United States versus the world
While Harald Leder, interim director of the University's Academic Programs Abroad, said that while SEVIS enables the government to monitor students, it is also making life more difficult for international students.
They have to be cautious about not getting out of status, Leder said.
He said SEVIS ties international students to the campus where they attend school.
"It is not as easy to enroll in other universities as it used to be," he said.
International students who fall out of compliance with the program can suffer dramatic consequences such as deportation.
"I would submit to you that almost all of them never intend to do anything illegal, but the system looks at them just strictly as any potential troublemaker," Leder said.
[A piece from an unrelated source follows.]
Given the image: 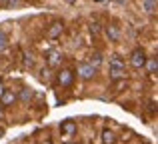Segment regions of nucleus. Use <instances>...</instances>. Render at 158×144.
Returning a JSON list of instances; mask_svg holds the SVG:
<instances>
[{"mask_svg":"<svg viewBox=\"0 0 158 144\" xmlns=\"http://www.w3.org/2000/svg\"><path fill=\"white\" fill-rule=\"evenodd\" d=\"M66 2H68V4H74V2H76V0H66Z\"/></svg>","mask_w":158,"mask_h":144,"instance_id":"aec40b11","label":"nucleus"},{"mask_svg":"<svg viewBox=\"0 0 158 144\" xmlns=\"http://www.w3.org/2000/svg\"><path fill=\"white\" fill-rule=\"evenodd\" d=\"M106 36L112 40V42H118L120 36H122V32H120V28L116 26V24H108L106 26Z\"/></svg>","mask_w":158,"mask_h":144,"instance_id":"423d86ee","label":"nucleus"},{"mask_svg":"<svg viewBox=\"0 0 158 144\" xmlns=\"http://www.w3.org/2000/svg\"><path fill=\"white\" fill-rule=\"evenodd\" d=\"M88 64H90V66H94V68H96V70H98V66H100V64H102V54H100V52H94V54L90 56Z\"/></svg>","mask_w":158,"mask_h":144,"instance_id":"f8f14e48","label":"nucleus"},{"mask_svg":"<svg viewBox=\"0 0 158 144\" xmlns=\"http://www.w3.org/2000/svg\"><path fill=\"white\" fill-rule=\"evenodd\" d=\"M144 66L148 68V74H156L158 72V58L154 56V58H146V64Z\"/></svg>","mask_w":158,"mask_h":144,"instance_id":"9b49d317","label":"nucleus"},{"mask_svg":"<svg viewBox=\"0 0 158 144\" xmlns=\"http://www.w3.org/2000/svg\"><path fill=\"white\" fill-rule=\"evenodd\" d=\"M72 82H74V72L70 70V68H64V70L58 72V84H60L62 88L72 86Z\"/></svg>","mask_w":158,"mask_h":144,"instance_id":"20e7f679","label":"nucleus"},{"mask_svg":"<svg viewBox=\"0 0 158 144\" xmlns=\"http://www.w3.org/2000/svg\"><path fill=\"white\" fill-rule=\"evenodd\" d=\"M142 4H144V10H146L148 14L156 12V0H142Z\"/></svg>","mask_w":158,"mask_h":144,"instance_id":"4468645a","label":"nucleus"},{"mask_svg":"<svg viewBox=\"0 0 158 144\" xmlns=\"http://www.w3.org/2000/svg\"><path fill=\"white\" fill-rule=\"evenodd\" d=\"M16 100H18V98H16V94L12 92V90H4L2 96H0V102H2V106H12Z\"/></svg>","mask_w":158,"mask_h":144,"instance_id":"0eeeda50","label":"nucleus"},{"mask_svg":"<svg viewBox=\"0 0 158 144\" xmlns=\"http://www.w3.org/2000/svg\"><path fill=\"white\" fill-rule=\"evenodd\" d=\"M102 144H116V134L112 130H102Z\"/></svg>","mask_w":158,"mask_h":144,"instance_id":"9d476101","label":"nucleus"},{"mask_svg":"<svg viewBox=\"0 0 158 144\" xmlns=\"http://www.w3.org/2000/svg\"><path fill=\"white\" fill-rule=\"evenodd\" d=\"M42 144H54V142H52V140H44Z\"/></svg>","mask_w":158,"mask_h":144,"instance_id":"6ab92c4d","label":"nucleus"},{"mask_svg":"<svg viewBox=\"0 0 158 144\" xmlns=\"http://www.w3.org/2000/svg\"><path fill=\"white\" fill-rule=\"evenodd\" d=\"M16 98H18V100H22V102H30L32 100V90L30 88H22Z\"/></svg>","mask_w":158,"mask_h":144,"instance_id":"ddd939ff","label":"nucleus"},{"mask_svg":"<svg viewBox=\"0 0 158 144\" xmlns=\"http://www.w3.org/2000/svg\"><path fill=\"white\" fill-rule=\"evenodd\" d=\"M124 70H126V64H124V58L118 54H114L110 58V78L112 80H120L124 76Z\"/></svg>","mask_w":158,"mask_h":144,"instance_id":"f257e3e1","label":"nucleus"},{"mask_svg":"<svg viewBox=\"0 0 158 144\" xmlns=\"http://www.w3.org/2000/svg\"><path fill=\"white\" fill-rule=\"evenodd\" d=\"M6 48H8V36L4 34L2 30H0V52L6 50Z\"/></svg>","mask_w":158,"mask_h":144,"instance_id":"2eb2a0df","label":"nucleus"},{"mask_svg":"<svg viewBox=\"0 0 158 144\" xmlns=\"http://www.w3.org/2000/svg\"><path fill=\"white\" fill-rule=\"evenodd\" d=\"M90 32H92L94 36L100 34V24H90Z\"/></svg>","mask_w":158,"mask_h":144,"instance_id":"dca6fc26","label":"nucleus"},{"mask_svg":"<svg viewBox=\"0 0 158 144\" xmlns=\"http://www.w3.org/2000/svg\"><path fill=\"white\" fill-rule=\"evenodd\" d=\"M94 74H96V68L90 66L88 62H84V64H80V66H78V76H80L82 80H92Z\"/></svg>","mask_w":158,"mask_h":144,"instance_id":"39448f33","label":"nucleus"},{"mask_svg":"<svg viewBox=\"0 0 158 144\" xmlns=\"http://www.w3.org/2000/svg\"><path fill=\"white\" fill-rule=\"evenodd\" d=\"M144 64H146V54H144L142 48H134L130 54V66L132 68H144Z\"/></svg>","mask_w":158,"mask_h":144,"instance_id":"f03ea898","label":"nucleus"},{"mask_svg":"<svg viewBox=\"0 0 158 144\" xmlns=\"http://www.w3.org/2000/svg\"><path fill=\"white\" fill-rule=\"evenodd\" d=\"M60 62H62V54L58 50H52L50 54H48V66H50V68H56Z\"/></svg>","mask_w":158,"mask_h":144,"instance_id":"1a4fd4ad","label":"nucleus"},{"mask_svg":"<svg viewBox=\"0 0 158 144\" xmlns=\"http://www.w3.org/2000/svg\"><path fill=\"white\" fill-rule=\"evenodd\" d=\"M66 144H78V142H66Z\"/></svg>","mask_w":158,"mask_h":144,"instance_id":"412c9836","label":"nucleus"},{"mask_svg":"<svg viewBox=\"0 0 158 144\" xmlns=\"http://www.w3.org/2000/svg\"><path fill=\"white\" fill-rule=\"evenodd\" d=\"M0 4H2V6H8V4H10V0H0Z\"/></svg>","mask_w":158,"mask_h":144,"instance_id":"f3484780","label":"nucleus"},{"mask_svg":"<svg viewBox=\"0 0 158 144\" xmlns=\"http://www.w3.org/2000/svg\"><path fill=\"white\" fill-rule=\"evenodd\" d=\"M62 32H64V24H62V22H54L52 26L48 28V38L54 40V38H58Z\"/></svg>","mask_w":158,"mask_h":144,"instance_id":"6e6552de","label":"nucleus"},{"mask_svg":"<svg viewBox=\"0 0 158 144\" xmlns=\"http://www.w3.org/2000/svg\"><path fill=\"white\" fill-rule=\"evenodd\" d=\"M2 118H4V112H2V108H0V120H2Z\"/></svg>","mask_w":158,"mask_h":144,"instance_id":"a211bd4d","label":"nucleus"},{"mask_svg":"<svg viewBox=\"0 0 158 144\" xmlns=\"http://www.w3.org/2000/svg\"><path fill=\"white\" fill-rule=\"evenodd\" d=\"M74 134H76V122H74V120H64L60 124V136L68 142Z\"/></svg>","mask_w":158,"mask_h":144,"instance_id":"7ed1b4c3","label":"nucleus"}]
</instances>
But Wortzel said the government has a right to monitor these students since it has granted them the visa to attend school within its border.
"It is not up to the student to make a decision about what he or she wants to do. They are not American citizens. They applied to come to the United States," he said. "I don't feel bad for those students at the universities. If they don't like it, they can go somewhere else."
Leder said positions like Wortzel's could eventually be harmful to the United States.
The United States can no longer assume students will continue coming here if they keep telling them to go home, Leder said.
International students translate into research and resource, he said, but competition from other countries are drawing students away from American universities.
The best and brightest international students now have more options, Leder said. Telling students they can go away if they do not support U.S. policies could be dangerous.
A November 2005 "Open Doors" report from the Institute of International Education supports Leder's claims.
The report found that international student enrollment in U.S. colleges and universities experienced a slight decline.
According to the report, the decline can be attributed to increasing U.S. tuition costs, recruitment efforts by other countries and perceptions that it is more difficult to come to the United States.
The report also noted concerns among foreign students about difficulties in obtaining student visas.
"If we no longer import people, we will no longer be the top nation in the world," Leder said.
Conversion Rates
Zowril Razik, industrial engineering senior from Sri Lanka, said he did not think the SEVIS process is a hassle because it was a part of the visa process.
Like Brown, Razik said he understands the reasons the government is tracking students.
Brown said she paid for SEVIS before she left home but never took it out of the packet.
"It was never asked for, and I wondered if I really needed it," she said in an e-mail.
And Brown said the system does not intimidate her.
Like Brown, Razik said he understands why some students would feel uncomfortable with the program, but he also understands why the government tracks students.
Other students said the same, but they also said the $100 non-refundable fee is what bothers them most.
SEVIS directly charges the non-refundable fee to students, Bizette said.
Venkata Chakka, mechanical engineering graduate student, said the fee is a burden.
"I don't know what they will do with the money," he said.
Chakka, who is from Andhara Pradesh, India, said students are not reimbursed if their visa applications are rejected.